The key to this strategy is knowing one important fact about ISEE math questions: the answer choices are put in order from least to greatest (or occasionally greatest to least), whenever that is possible. For instance, if the possible answers are 3, 7, 11, and 14, these will always be ordered the same way:

A) 3

B) 7

C) 11

D) 14

You will never see:

A) 11

B) 7

C) 14

D) 3

This strategy hinges on that fact. Test writers aim to make every question as difficult as possible, so every answer choice represents a possible miscalculation or error that a student might make. It turns out that it’s very difficult to write a question with good wrong answer choices that are all higher than the correct answer, or wrong answer choices that are all lower than the correct answer.

For instance, let’s consider a very simple problem: 3+2.

As the test writer, you want to write some wrong answers that represent errors a student might make. Maybe the student accidentally subtracts instead of adding: 3 – 2 = 1. Maybe the student miscalculates when counting on their fingers and ends up one off: 4. Maybe the student accidentally multiplies instead of adding: 3 x 2 = 6.

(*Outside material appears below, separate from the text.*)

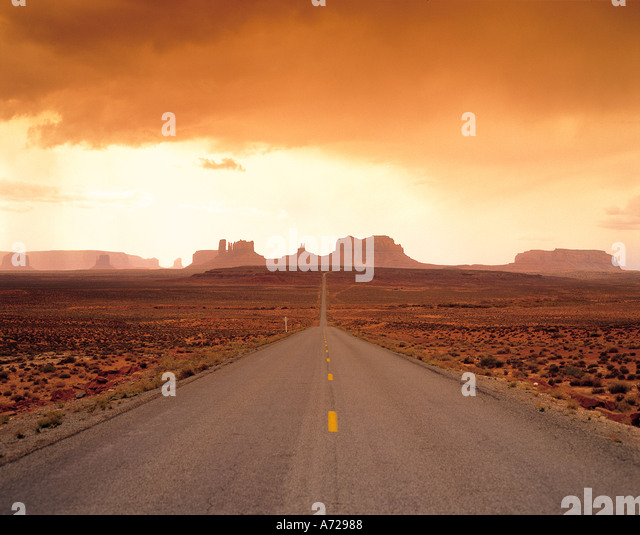 Road in Monument Valley and Interstate 163 in Arizona - Stock Image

Now you have your four answer-choices: the correct answer, 5, and the three wrong choices, 1, 4, and 6. Notice that two of these are smaller than the correct answer, and one is larger.

Putting the choices in order and placing the question first, the whole problem would read:

What is 3+2?

A) 1

B) 4

C) 5

D) 6

You may have guessed the strategy by now. On any math question (that you have no idea about) with answer choices that are all numbers, pick one of the middle choices, B or C. It’s statistically more likely that one of these will be the right answer.

You may have questions about this. It doesn’t seem quite right – there will probably be an approximately equal number of answers for each letter, right? Absolutely! So where do those extra As and Ds come in?

Not all of the math questions have answer choices that are all just numbers. Some of them will have algebraic expressions, like “2x+3”, or lists of numbers, like “-3, 7, 5, 2”. For all of these questions, test writers have to make up for the preponderance of questions with answer choices B and C. These questions are more likely to have correct answer choices be A or D, to balance the other questions.

If you hit a problem you have no clue on where the answer choices are not just numbers, pick A or D – it’s statistically more likely that one of those will be the right answer.

And that’s our strategy for you today! Happy testing!